I have two similar schemes in which only one nested field changes (it is called onefield in schema1 and anotherfield in scheme2).
SCHEMA1
{ "type": "record", "name": "event", "namespace": "foo", "fields": [ { "name": "metadata", "type": { "type": "record", "name": "event", "namespace": "foo.metadata", "fields": [ { "name": "onefield", "type": [ "null", "string" ], "default": null } ] }, "default": null } ] }
SCHEMA2
{ "type": "record", "name": "event", "namespace": "foo", "fields": [ { "name": "metadata", "type": { "type": "record", "name": "event", "namespace": "foo.metadata", "fields": [ { "name": "anotherfield", "type": [ "null", "string" ], "default": null } ] }, "default": null } ] }
I can programmatically combine both circuits with avro 1.8.0:
Schema s1 = new Schema.Parser().parse(schema1); Schema s2 = new Schema.Parser().parse(schema2); Schema[] schemas = {s1, s2}; Schema mergedSchema = null; for (Schema schema: schemas) { mergedSchema = AvroStorageUtils.mergeSchema(mergedSchema, schema); }
and use it to convert input json to avro or json view:
JsonAvroConverter converter = new JsonAvroConverter(); try { byte[] example = new String("{}").getBytes("UTF-8"); byte[] avro = converter.convertToAvro(example, mergedSchema); byte[] json = converter.convertToJson(avro, mergedSchema); System.out.println(new String(json)); } catch (AvroConversionException e) { e.printStackTrace(); }
This code shows the expected result: {"metadata":{"onefield":null,"anotherfield":null}} . The problem is that I cannot see the combined circuit. If I make a simple System.out.println(mergedSchema) , I get the following exception:
Exception in thread "main" org.apache.avro.SchemaParseException: Can't redefine: merged schema (generated by AvroStorage).merged at org.apache.avro.Schema$Names.put(Schema.java:1127) at org.apache.avro.Schema$NamedSchema.writeNameRef(Schema.java:561) at org.apache.avro.Schema$RecordSchema.toJson(Schema.java:689) at org.apache.avro.Schema$RecordSchema.fieldsToJson(Schema.java:715) at org.apache.avro.Schema$RecordSchema.toJson(Schema.java:700) at org.apache.avro.Schema.toString(Schema.java:323) at org.apache.avro.Schema.toString(Schema.java:313) at java.lang.String.valueOf(String.java:2982) at java.lang.StringBuilder.append(StringBuilder.java:131)

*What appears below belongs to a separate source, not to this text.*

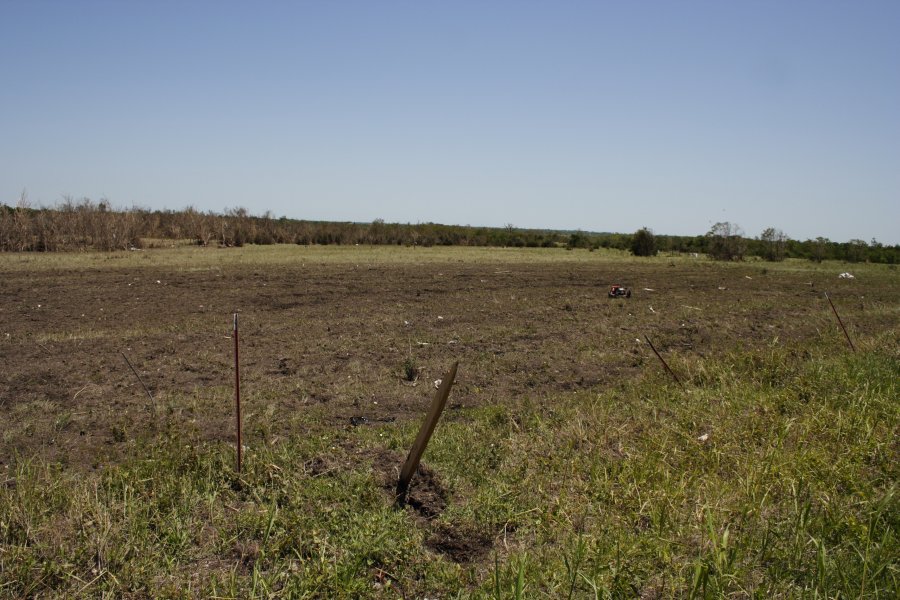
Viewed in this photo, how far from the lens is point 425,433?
11.9ft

I call this the avro uncertainty principle :). It looks like avro can work with a federated schema, but it fails when it tries to convert the schema to JSON. Merging works with simpler schemes, so for me it sounds like an error in avro 1.8.0.
Do you know what can happen or how to solve it? Any workarounds (e.g. alternative Schema serializers) are welcome.